Postoperative respiratory care US Medical PG Question 10: A 47-year-old man is brought to the emergency room by his wife. She states that they were having dinner at a restaurant when the patient suddenly became out of breath. His past medical history is irrelevant but has a 20-year pack smoking history. On evaluation, the patient is alert and verbally responsive but in moderate respiratory distress. His temperature is 37°C (98.6°F), blood pressure is 85/56 mm Hg, pulse is 102/min, and respirations are 20/min. His oxygen saturation is 88% on 2L nasal cannula. An oropharyngeal examination is unremarkable. The trachea is deviated to the left. Cardiopulmonary examination reveals decreased breath sounds on the right lower lung field with nondistended neck veins. Which of the following is the next best step in the management of this patient?
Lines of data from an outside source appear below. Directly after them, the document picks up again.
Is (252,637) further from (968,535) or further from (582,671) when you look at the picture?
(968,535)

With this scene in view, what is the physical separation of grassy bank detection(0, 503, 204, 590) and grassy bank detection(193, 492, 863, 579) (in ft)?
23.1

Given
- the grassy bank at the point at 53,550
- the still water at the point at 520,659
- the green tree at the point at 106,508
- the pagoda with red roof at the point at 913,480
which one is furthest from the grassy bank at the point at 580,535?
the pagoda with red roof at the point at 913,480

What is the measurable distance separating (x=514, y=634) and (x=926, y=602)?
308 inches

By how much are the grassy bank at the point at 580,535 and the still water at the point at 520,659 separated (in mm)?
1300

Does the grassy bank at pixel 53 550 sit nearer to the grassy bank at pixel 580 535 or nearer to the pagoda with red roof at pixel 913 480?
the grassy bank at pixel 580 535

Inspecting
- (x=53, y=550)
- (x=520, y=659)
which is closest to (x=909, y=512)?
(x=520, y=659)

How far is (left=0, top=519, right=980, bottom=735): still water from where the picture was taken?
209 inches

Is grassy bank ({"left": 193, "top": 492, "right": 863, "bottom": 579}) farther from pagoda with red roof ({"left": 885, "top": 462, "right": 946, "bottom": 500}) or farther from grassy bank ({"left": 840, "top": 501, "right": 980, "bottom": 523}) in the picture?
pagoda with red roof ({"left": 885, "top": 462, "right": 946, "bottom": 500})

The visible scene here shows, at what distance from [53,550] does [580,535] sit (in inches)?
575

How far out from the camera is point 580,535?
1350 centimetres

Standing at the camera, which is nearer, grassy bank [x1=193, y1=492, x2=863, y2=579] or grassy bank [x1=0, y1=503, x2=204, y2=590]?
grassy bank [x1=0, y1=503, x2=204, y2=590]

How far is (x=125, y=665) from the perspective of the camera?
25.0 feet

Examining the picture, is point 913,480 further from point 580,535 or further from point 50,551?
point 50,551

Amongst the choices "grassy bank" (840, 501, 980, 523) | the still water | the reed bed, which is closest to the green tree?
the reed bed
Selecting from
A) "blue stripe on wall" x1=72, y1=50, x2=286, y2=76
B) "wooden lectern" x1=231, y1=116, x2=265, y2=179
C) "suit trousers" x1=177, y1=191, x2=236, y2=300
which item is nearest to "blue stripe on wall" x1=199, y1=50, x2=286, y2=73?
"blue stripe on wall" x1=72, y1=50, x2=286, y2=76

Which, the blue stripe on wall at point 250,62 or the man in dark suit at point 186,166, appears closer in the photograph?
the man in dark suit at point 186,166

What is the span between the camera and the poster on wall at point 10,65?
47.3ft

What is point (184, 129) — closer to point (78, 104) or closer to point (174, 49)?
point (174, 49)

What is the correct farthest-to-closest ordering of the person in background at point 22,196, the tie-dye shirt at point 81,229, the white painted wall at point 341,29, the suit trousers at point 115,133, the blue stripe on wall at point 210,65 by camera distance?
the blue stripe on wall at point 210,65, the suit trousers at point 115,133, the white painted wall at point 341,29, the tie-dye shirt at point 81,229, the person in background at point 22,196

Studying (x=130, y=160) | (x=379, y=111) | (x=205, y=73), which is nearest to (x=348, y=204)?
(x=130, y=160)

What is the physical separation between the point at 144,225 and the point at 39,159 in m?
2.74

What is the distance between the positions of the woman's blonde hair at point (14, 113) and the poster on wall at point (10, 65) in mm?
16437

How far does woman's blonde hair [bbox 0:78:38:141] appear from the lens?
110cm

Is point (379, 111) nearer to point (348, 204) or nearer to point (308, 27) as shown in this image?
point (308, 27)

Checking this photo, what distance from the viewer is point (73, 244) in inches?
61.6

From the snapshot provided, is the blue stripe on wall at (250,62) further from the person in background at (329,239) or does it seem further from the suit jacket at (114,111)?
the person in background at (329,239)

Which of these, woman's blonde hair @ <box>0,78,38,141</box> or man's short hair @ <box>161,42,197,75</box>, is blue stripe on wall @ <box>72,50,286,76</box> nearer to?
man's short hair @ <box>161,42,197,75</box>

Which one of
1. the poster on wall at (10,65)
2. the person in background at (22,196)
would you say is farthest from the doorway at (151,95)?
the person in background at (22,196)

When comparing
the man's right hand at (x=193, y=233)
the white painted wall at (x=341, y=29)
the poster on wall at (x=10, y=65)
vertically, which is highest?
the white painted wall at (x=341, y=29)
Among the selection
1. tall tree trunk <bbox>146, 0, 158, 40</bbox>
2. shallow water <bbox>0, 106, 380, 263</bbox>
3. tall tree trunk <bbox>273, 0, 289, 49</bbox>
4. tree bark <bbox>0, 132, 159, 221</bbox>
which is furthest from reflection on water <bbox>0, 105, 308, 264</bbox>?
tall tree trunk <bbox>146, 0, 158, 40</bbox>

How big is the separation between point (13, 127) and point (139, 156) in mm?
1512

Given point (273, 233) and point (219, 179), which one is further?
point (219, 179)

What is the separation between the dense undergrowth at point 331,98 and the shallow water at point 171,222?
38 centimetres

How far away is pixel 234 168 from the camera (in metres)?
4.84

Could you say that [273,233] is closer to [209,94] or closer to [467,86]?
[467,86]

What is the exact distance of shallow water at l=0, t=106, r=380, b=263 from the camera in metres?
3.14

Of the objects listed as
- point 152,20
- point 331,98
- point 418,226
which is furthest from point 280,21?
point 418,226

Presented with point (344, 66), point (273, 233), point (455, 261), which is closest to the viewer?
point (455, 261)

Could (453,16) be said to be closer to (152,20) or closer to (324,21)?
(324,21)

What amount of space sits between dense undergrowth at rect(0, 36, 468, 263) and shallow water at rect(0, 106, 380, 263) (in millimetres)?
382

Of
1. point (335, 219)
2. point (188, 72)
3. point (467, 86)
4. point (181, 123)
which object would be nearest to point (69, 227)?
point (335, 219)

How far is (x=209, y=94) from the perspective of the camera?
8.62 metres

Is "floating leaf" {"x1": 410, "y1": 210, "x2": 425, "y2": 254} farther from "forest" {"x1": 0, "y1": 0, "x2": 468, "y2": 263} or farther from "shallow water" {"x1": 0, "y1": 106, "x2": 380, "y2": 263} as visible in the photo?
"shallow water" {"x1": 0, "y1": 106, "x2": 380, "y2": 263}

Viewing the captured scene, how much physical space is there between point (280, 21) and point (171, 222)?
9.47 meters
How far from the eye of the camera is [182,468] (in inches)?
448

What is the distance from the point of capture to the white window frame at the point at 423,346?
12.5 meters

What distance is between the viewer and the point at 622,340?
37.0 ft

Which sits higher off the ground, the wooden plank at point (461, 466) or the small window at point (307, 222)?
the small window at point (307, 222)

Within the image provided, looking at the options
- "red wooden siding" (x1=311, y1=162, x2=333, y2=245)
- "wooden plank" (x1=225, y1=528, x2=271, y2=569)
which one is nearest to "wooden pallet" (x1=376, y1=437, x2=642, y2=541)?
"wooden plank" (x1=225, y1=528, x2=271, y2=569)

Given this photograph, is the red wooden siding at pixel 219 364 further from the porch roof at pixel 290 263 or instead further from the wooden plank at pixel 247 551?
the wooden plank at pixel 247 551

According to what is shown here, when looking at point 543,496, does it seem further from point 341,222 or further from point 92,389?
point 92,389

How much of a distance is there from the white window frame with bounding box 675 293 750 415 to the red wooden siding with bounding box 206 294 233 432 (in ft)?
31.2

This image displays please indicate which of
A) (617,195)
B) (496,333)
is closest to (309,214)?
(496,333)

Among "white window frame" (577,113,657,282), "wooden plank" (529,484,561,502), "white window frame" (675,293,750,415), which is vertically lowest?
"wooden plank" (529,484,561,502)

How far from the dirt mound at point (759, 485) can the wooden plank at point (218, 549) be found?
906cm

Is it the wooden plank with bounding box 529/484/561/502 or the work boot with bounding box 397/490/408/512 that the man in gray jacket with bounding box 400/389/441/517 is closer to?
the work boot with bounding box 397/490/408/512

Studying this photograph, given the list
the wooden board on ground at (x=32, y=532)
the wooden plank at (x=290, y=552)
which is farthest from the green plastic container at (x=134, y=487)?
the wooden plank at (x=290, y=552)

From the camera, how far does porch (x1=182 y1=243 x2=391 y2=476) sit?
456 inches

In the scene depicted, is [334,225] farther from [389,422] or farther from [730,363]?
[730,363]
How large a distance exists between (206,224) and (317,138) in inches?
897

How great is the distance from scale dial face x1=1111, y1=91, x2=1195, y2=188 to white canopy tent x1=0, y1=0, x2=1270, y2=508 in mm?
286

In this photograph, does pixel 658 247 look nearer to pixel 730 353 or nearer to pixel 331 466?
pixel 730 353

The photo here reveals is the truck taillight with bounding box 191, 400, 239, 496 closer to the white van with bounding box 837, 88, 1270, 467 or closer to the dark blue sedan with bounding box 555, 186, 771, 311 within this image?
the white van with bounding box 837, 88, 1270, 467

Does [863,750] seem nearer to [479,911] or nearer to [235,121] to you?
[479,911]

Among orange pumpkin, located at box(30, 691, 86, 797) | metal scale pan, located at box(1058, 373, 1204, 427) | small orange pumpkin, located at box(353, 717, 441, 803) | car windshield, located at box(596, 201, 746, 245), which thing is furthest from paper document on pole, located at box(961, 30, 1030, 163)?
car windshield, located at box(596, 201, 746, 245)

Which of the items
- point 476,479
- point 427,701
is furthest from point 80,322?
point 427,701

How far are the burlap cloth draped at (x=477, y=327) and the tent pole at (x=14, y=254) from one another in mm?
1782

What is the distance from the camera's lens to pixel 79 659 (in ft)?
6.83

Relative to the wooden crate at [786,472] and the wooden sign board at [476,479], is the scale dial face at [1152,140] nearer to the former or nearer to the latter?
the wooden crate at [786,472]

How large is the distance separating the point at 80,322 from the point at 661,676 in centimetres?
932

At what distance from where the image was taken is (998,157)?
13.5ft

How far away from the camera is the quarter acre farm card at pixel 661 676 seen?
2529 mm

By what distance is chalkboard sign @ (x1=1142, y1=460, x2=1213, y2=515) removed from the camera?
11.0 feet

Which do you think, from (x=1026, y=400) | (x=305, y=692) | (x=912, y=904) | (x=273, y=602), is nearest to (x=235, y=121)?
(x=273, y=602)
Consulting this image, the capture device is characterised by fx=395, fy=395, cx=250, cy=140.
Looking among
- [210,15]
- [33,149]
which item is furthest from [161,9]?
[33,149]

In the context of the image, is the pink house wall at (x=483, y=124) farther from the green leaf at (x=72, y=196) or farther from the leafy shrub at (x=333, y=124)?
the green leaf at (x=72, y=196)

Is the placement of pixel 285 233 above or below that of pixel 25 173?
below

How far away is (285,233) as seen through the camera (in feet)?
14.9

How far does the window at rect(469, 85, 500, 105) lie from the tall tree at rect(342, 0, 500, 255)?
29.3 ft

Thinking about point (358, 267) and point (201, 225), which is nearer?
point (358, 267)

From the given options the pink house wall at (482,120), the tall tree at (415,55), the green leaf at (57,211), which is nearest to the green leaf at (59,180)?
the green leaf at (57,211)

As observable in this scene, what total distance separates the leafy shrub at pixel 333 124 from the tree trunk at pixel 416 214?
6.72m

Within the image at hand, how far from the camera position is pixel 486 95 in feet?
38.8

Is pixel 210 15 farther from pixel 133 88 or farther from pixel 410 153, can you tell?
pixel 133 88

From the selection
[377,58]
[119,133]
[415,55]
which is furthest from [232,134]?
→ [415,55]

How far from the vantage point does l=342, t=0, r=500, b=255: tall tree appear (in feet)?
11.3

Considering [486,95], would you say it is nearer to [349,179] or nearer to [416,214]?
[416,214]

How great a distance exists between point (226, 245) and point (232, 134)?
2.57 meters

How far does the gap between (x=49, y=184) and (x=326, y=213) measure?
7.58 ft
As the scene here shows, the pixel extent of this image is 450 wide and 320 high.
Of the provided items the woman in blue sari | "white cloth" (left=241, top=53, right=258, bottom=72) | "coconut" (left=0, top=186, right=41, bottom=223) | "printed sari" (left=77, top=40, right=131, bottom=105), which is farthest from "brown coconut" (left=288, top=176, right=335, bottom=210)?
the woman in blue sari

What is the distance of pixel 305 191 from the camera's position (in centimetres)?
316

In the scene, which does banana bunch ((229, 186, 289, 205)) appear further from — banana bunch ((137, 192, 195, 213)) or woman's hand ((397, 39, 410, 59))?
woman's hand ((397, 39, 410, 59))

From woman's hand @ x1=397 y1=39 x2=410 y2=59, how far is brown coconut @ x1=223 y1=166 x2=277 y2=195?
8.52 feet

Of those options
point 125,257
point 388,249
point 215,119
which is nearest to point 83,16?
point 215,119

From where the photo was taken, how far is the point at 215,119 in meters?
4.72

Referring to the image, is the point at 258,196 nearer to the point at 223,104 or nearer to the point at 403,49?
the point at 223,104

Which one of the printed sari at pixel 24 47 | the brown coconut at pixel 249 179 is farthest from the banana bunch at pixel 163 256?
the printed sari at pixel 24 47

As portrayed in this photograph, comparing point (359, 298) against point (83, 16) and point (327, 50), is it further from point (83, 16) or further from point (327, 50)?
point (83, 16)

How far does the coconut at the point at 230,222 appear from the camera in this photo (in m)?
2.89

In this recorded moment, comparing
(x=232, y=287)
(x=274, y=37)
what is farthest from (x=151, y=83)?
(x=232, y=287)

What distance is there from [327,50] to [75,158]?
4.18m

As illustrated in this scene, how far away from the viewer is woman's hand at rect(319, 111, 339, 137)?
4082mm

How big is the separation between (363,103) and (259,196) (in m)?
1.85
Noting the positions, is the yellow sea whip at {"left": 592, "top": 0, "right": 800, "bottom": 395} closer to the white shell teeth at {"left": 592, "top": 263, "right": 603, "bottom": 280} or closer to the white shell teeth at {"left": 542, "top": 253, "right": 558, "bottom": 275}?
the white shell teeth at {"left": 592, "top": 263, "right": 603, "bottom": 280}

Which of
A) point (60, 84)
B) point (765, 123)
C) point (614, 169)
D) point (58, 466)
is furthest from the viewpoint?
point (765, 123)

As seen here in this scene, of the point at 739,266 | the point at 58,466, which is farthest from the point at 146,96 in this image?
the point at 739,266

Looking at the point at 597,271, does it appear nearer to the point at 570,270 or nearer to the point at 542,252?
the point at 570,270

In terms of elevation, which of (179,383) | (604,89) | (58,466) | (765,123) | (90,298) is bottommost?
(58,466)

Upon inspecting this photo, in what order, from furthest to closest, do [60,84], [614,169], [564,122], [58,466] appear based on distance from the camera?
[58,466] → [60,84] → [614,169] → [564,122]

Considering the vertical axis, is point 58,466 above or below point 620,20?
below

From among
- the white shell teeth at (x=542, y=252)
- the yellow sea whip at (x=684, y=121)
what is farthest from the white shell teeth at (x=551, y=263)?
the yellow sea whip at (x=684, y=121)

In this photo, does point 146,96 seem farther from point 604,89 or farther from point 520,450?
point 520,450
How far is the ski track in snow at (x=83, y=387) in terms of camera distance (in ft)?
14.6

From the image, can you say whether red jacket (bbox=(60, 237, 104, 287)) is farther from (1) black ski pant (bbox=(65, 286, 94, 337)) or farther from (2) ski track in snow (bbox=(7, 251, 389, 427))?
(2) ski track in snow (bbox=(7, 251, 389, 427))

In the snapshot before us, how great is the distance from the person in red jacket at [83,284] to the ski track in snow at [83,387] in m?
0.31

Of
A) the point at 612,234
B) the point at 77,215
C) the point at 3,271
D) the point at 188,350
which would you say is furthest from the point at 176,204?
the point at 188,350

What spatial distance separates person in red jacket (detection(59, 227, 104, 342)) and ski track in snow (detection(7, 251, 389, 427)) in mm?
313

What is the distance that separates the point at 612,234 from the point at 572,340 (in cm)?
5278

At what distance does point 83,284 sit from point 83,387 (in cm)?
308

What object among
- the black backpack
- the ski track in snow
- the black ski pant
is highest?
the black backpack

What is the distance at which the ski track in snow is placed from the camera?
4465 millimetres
- A. Urgent needle decompression (Correct Answer)
- B. D-dimer levels
- C. Nebulization with albuterol
- D. Chest X-ray
- E. Heimlich maneuver
Postoperative respiratory care Explanation: ***Urgent needle decompression***
- The patient presents with sudden onset **respiratory distress**, **tracheal deviation** to the left (away from the affected right side), **decreased breath sounds** on the right, and **hypotension** with **tachycardia**. These are classic signs of a **tension pneumothorax**, which requires immediate needle decompression.
- This is a life-threatening emergency where air accumulates in the pleural space under positive pressure, collapsing the lung and shifting mediastinal structures, compromising venous return to the heart.
*D-dimer levels*
- While helpful in the workup for pulmonary embolism, **D-dimer levels** are not relevant as the immediate next step for a patient in acute respiratory distress with clear signs of tracheal deviation and decreased breath sounds, which points toward a mechanical lung issue.
- The patient's presentation with acute, severe respiratory symptoms and hemodynamic instability mandates immediate life-saving intervention.
*Nebulization with albuterol*
- **Albuterol** is used for bronchospasm, as seen in asthma or COPD exacerbations. This patient's symptoms are sudden and severe, with clear signs of a **tension pneumothorax**, which would not respond to bronchodilators.
- There is no indication of wheezing or a history of reactive airway disease to suggest this as a primary treatment.
*Chest X-ray*
- A **chest X-ray** would confirm the diagnosis of tension pneumothorax. However, given the patient's severe respiratory distress, hypotension, and classic physical findings (tracheal deviation, absent breath sounds), performing an X-ray would delay life-saving intervention.
- In a true tension pneumothorax, diagnosis is clinical, and immediate intervention takes precedence over imaging.
*Heimlich maneuver*
- The **Heimlich maneuver** is indicated for foreign body airway obstruction. The patient is verbally responsive, which indicates a patent airway, and there are no direct signs of choking on food.
- Although the patient was having dinner, the distinct clinical signs of **tracheal deviation** and unilateral decreased breath sounds do not support an airway obstruction requiring the Heimlich maneuver.